>> START Document extract

He also helps print shops control color coming from customers, too. And he has a guarantee. "It's on my website and I tell it to everybody I deal with: 'If you don't think it's the best money you ever spent, when I'm done, you don't have to pay me.'" Everyone has paid him.

Adams says he figures that most printers can halve their time and resources with good color management. Most are at 50 percent of their potential capacity before he consults and fine-tunes their color-management system. "You go into most places and if they have a typical situation, they're getting some stuff CMYK and some stuff RGB and they don't really know there are differing CMYK and RGB spaces," Adams said. "They might have a couple of designers who heard that Adobe 1998 is a better color space, so they set their machines to it and don't bother to tell the rest of the class. So all this stuff is going through and it's not coming out correct. They're RIPing the stuff and it's not printing right. They're doing test samples and what have you. They're spending a bunch of time trying to correct to some color that they're not going to print...I walk into most places and I would say that they're running at 50 percent capacity."

Adams makes ICC profiles so when a customer gives the print shop a color job, it's going to go through the workflow consistently. "I'm just creating workflow and creating consistent color workflow," Adams said, "which, when they're through, then if somebody gives them a PMS color tagged in Corel Draw and they take it, maybe, through Illustrator to their RIP and finally, the color value or the lab value that Corel Draw expected that color to be is the same lab value that Illustrator expects it to be and is the same lab value that the RIP expected it to be."

>> END Document extract

## Exercise tasks
a – Reproduce the passage of the color-management text that begins at the words "He also helps" and stops after "has paid him.".
b – State how many lines of the entries contain the string "upstairs", matching case exactly, and give only the number.

>> START Input

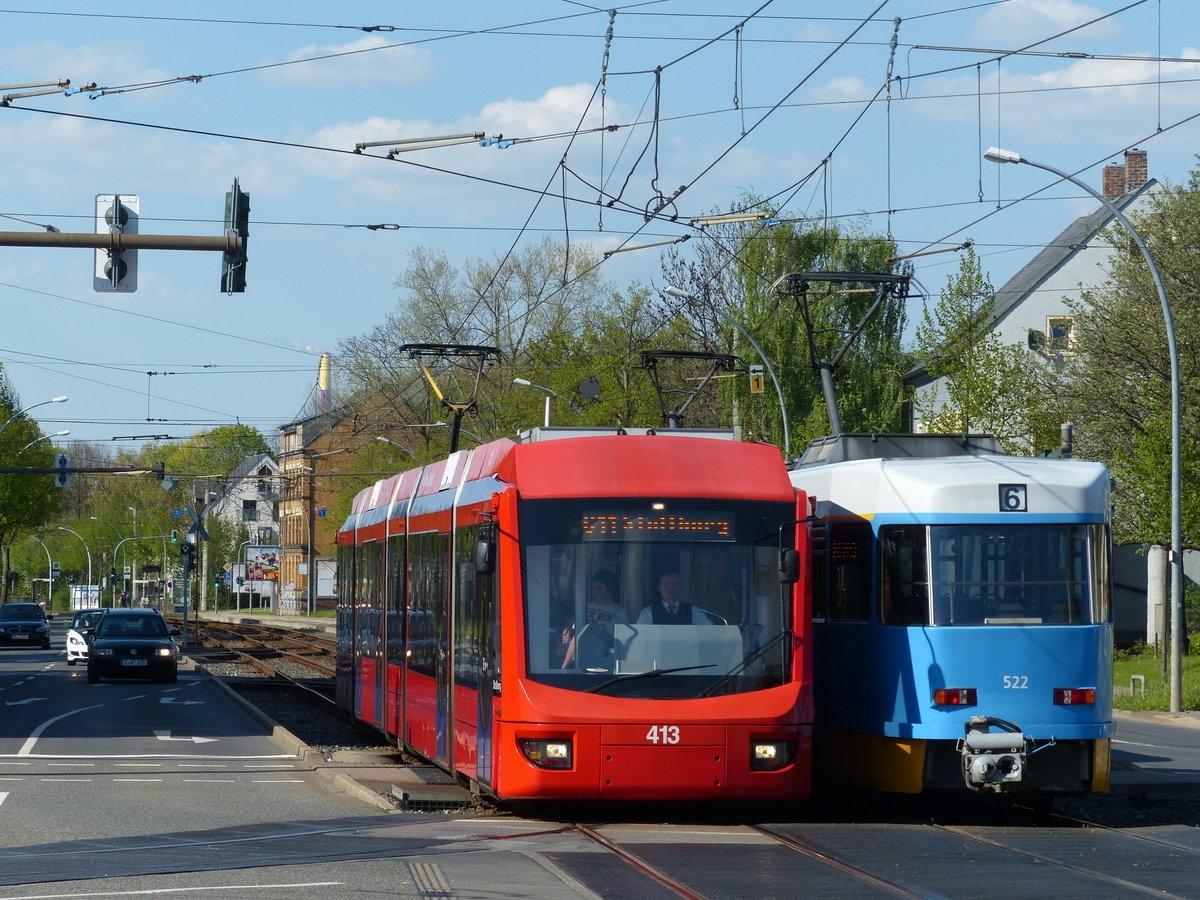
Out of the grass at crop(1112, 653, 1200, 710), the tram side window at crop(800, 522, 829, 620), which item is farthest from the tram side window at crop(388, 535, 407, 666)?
the grass at crop(1112, 653, 1200, 710)

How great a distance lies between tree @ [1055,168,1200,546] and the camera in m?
40.4

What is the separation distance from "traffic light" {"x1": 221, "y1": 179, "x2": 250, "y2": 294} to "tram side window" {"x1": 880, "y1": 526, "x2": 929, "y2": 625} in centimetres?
781

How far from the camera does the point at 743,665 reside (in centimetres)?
1277

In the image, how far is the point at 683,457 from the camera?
13.5m

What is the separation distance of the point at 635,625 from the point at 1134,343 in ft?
103

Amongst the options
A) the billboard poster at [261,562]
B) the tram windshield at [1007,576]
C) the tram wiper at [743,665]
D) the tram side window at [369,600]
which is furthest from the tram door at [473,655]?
the billboard poster at [261,562]

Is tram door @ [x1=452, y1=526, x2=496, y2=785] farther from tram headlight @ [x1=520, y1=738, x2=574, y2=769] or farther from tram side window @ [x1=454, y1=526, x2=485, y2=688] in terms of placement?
tram headlight @ [x1=520, y1=738, x2=574, y2=769]

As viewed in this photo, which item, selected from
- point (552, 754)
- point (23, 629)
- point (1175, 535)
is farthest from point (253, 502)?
point (552, 754)

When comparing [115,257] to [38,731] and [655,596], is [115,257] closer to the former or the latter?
[38,731]

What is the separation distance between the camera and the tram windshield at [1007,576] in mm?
13289

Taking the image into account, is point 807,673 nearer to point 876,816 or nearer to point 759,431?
point 876,816

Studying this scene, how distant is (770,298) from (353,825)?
140ft

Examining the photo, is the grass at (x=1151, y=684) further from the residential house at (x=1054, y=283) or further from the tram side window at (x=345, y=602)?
the residential house at (x=1054, y=283)

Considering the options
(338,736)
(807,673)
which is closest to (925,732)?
(807,673)
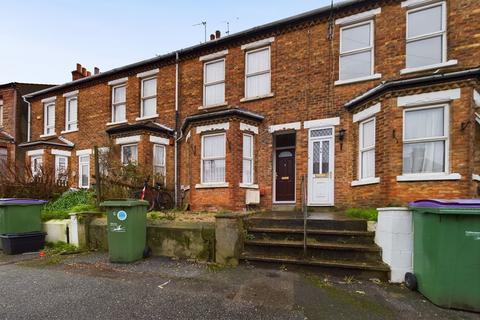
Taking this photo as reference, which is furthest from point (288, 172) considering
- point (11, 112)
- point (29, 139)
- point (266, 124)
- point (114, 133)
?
point (11, 112)

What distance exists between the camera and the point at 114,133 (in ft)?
41.1

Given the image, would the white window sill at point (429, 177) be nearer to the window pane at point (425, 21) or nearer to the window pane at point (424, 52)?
the window pane at point (424, 52)

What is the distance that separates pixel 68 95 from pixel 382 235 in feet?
54.7

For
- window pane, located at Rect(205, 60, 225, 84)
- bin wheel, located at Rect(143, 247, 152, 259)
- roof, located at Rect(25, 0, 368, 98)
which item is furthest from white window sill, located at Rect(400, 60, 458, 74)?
bin wheel, located at Rect(143, 247, 152, 259)

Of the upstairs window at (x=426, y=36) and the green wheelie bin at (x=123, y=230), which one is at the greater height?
the upstairs window at (x=426, y=36)

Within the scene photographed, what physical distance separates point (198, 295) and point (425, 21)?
9602mm

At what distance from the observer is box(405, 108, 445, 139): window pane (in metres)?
6.99

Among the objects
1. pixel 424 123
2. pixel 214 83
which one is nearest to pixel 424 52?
pixel 424 123

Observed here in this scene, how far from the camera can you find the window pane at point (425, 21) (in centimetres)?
800

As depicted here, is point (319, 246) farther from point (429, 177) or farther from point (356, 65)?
point (356, 65)

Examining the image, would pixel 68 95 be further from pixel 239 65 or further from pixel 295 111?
pixel 295 111

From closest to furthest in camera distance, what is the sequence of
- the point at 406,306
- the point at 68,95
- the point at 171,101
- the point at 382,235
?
1. the point at 406,306
2. the point at 382,235
3. the point at 171,101
4. the point at 68,95

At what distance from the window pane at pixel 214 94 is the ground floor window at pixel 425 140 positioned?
6.68 metres

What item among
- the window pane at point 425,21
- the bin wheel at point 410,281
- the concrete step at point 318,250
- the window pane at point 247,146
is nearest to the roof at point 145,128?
the window pane at point 247,146
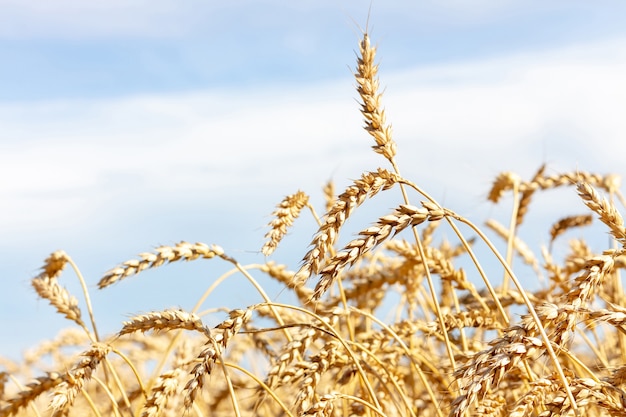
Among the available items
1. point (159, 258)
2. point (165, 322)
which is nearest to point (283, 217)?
point (159, 258)

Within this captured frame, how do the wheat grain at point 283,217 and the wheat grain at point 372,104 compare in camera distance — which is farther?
the wheat grain at point 283,217

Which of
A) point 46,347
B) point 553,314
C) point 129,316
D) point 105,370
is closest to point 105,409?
point 46,347

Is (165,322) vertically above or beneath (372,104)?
beneath

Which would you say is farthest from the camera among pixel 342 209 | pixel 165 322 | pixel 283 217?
pixel 283 217

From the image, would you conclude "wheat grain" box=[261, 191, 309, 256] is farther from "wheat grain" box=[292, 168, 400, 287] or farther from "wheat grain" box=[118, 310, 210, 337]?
"wheat grain" box=[292, 168, 400, 287]

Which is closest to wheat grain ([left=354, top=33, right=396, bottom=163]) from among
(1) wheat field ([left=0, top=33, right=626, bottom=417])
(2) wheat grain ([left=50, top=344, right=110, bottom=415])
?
(1) wheat field ([left=0, top=33, right=626, bottom=417])

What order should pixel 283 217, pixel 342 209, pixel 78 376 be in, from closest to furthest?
1. pixel 342 209
2. pixel 78 376
3. pixel 283 217

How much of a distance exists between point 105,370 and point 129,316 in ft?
4.29

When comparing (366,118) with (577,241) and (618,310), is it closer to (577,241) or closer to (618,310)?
(618,310)

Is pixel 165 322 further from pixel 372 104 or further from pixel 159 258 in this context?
pixel 372 104

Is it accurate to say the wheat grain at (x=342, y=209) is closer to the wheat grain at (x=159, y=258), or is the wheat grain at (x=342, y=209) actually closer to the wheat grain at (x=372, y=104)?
the wheat grain at (x=372, y=104)

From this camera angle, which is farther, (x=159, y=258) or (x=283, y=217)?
(x=283, y=217)

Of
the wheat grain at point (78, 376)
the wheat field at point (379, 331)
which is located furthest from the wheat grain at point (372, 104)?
the wheat grain at point (78, 376)

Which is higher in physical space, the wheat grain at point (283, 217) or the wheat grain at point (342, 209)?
the wheat grain at point (283, 217)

>> END Input

## Full solutions
a –
He also helps print shops control color coming from customers, too. And he has a guarantee. "It's on my website and I tell it to everybody I deal with: 'If you don't think it's the best money you ever spent, when I'm done, you don't have to pay me.'" Everyone has paid him.

b – 2